Following off the back of the coup to remove him from his dual roles as chairman and CEO in November, and the excising of his Project Four designation from the name of the 2017 challenger, the last nail has been driven in with Dennis selling his stake in McLaren.
After 37 years overseeing everything from their racing to their road cars, Dennis is now about as welcome in Woking as the current Honda engine.
At the time of his removal in November, Dennis had pledged to use his “significant shareholding in both [McLaren] companies and my seats on both boards to protect the interests and value of McLaren and help shape its future” clearly unable to do so, he has instead decide to move on entirely.
One of the most accomplished careers in Formula 1 history, Dennis has been overseen ten driver’s and seven constructor’s championships since taking over in 1980 – the latter figure beaten only by Williams and Ferrari, the former unmatched. That said, his recent tenure with the team has been far less successful, more often making headlines for the wrong reasons.
Reassuming the CEO-position after a five-year break in 2014, Dennis’ second stint in charge was the antithesis of his extremely orderly, highly efficient persona.
Whether it was the promotion, demotion and eventual jettisoning of Kevin Magnussen, the disastrous renewal of the McLaren-Honda partnership, his subsequent refusal to allow Honda to supply customer engines, or the bizarre handling of Fernando Alonso’s crash in 2015 pre-season testing, the team continued to drift ever-farther away from its former glory.
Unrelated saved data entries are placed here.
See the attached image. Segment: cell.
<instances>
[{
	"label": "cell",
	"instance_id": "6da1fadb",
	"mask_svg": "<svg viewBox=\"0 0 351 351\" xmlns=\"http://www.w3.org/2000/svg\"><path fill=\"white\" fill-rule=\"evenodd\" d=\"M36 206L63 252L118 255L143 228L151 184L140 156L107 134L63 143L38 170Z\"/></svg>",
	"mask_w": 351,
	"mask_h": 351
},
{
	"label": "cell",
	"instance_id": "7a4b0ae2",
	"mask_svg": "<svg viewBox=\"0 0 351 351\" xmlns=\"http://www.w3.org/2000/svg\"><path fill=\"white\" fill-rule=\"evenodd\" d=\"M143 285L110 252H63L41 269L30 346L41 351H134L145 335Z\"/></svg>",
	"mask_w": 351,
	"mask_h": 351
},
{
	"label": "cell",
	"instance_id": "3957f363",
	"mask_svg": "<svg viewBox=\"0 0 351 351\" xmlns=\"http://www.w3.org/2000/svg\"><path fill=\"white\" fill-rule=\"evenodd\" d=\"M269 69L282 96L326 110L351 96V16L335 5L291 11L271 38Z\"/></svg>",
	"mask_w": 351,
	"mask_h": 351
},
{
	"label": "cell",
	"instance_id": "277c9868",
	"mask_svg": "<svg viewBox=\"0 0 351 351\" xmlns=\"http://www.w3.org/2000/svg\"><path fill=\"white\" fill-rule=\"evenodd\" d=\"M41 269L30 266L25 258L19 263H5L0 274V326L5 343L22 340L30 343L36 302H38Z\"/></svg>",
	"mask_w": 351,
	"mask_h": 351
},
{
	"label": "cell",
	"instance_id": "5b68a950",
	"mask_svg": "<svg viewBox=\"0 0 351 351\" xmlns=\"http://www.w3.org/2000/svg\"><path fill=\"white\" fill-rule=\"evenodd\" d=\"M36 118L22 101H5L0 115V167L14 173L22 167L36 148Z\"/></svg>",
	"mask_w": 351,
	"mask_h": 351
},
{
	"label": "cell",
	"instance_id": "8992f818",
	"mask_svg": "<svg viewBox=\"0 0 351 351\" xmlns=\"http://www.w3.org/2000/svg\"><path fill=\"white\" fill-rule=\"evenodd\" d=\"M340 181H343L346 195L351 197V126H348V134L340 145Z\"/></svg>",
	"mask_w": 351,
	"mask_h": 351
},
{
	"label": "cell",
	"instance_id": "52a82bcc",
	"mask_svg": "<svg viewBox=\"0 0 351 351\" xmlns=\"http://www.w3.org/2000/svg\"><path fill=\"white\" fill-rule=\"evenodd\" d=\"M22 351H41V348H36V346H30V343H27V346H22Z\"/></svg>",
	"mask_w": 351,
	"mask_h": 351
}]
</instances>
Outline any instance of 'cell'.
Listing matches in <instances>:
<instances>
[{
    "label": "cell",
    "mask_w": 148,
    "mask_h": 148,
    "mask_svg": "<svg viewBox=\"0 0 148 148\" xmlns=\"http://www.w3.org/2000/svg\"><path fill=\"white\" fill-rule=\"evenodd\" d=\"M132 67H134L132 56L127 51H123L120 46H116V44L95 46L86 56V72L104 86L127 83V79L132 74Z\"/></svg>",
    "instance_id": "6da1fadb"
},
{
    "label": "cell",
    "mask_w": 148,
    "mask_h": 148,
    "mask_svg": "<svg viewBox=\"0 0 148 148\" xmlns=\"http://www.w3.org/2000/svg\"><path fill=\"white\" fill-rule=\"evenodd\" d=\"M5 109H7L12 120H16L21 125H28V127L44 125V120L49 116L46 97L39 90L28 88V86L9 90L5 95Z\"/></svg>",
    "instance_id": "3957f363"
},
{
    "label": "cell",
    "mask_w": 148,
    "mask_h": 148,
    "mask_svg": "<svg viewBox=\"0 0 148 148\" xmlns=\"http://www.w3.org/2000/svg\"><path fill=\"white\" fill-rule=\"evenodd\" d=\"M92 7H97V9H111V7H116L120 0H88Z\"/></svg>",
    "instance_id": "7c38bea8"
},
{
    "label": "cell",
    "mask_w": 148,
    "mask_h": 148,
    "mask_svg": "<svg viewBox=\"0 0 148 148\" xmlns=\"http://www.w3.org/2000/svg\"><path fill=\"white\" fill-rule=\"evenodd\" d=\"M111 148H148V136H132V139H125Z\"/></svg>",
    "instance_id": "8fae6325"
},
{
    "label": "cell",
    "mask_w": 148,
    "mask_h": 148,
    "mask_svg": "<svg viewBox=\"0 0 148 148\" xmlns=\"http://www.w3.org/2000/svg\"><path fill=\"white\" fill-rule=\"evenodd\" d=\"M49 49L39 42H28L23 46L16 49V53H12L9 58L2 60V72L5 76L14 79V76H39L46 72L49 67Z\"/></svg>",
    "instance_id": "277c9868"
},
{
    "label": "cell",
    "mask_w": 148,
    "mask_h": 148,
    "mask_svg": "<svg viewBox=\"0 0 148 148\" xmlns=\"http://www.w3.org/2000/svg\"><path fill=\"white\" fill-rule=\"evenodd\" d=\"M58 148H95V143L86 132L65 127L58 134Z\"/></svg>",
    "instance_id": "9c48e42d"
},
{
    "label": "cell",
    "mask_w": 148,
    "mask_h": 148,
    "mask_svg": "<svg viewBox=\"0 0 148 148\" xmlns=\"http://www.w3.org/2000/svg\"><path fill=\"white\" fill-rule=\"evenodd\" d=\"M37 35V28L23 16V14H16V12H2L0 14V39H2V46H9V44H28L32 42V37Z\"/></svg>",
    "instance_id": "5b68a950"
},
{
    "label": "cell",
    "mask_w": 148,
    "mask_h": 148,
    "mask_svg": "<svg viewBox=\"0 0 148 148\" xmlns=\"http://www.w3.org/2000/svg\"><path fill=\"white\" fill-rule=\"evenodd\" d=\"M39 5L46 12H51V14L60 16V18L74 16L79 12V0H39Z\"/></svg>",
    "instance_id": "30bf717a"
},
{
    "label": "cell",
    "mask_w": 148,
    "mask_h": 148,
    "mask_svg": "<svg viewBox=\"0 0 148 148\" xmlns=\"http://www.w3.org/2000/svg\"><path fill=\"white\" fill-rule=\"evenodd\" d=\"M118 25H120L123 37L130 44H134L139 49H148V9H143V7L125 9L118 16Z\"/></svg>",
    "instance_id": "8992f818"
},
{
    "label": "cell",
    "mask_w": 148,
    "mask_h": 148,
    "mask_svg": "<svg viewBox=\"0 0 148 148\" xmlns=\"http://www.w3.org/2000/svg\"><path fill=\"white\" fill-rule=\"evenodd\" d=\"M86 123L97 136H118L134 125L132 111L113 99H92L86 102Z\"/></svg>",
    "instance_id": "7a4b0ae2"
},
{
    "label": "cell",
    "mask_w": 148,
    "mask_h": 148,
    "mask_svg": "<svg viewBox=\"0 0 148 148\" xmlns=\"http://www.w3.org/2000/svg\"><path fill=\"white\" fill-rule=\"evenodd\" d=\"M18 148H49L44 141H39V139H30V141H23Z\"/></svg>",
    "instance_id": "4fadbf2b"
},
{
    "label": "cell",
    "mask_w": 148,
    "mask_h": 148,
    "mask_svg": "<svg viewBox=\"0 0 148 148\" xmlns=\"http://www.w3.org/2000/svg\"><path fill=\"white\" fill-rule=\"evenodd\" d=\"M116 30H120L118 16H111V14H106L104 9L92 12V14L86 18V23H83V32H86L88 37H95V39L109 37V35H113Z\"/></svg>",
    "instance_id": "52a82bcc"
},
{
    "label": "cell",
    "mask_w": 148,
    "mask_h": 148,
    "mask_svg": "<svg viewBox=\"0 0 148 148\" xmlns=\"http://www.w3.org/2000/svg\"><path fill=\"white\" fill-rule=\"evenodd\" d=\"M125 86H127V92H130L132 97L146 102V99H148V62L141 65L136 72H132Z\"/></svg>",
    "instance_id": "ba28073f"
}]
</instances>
Even behind the scenes, things were chaotic, with his ouster reportedly two years in the making after continued disagreements with fellow shareholders Mansour Ojjeh and Bahraini fund Mumtalakat, a last-ditch attempt to buy them out with Chinese investors falling through.
By no means do his recent failures overtake the tremendous impact he already had on the F1 landscape – the first things anyone is sure to mention when discussing Dennis is his creation of the late eighties Senna-Prost super-team, his partnership with Mercedes, and the signing of Lewis Hamilton – but there’s no denying his role in McLaren’s recent dramas.
With Dennis no longer looking over their shoulder and the ascendance of Zak Brown things have already changed, what with the Sauber-Honda deal for 2018, and the team’s foray back into Indycar with Fernando Alonso. Of course, the ultimate goal is to return the team to its standing as a race-winning F1 team – a goal that remains far off in the distance.
Is this the last we will hear of Dennis?
Probably not, but at 70 it most likely marks the end of his impact on the sport. Along with Frank Williams, he is undoubtedly one of the titans of modern F1, and deserves to be lauded as such.
No, it was not the ideal ending, but for a man as intractable and methodical as he was, the absence of a storybook “ride off into the sunset” seems somewhat fitting. In any case, there’s sure to never be another figure in F1 quite like Ron Dennis.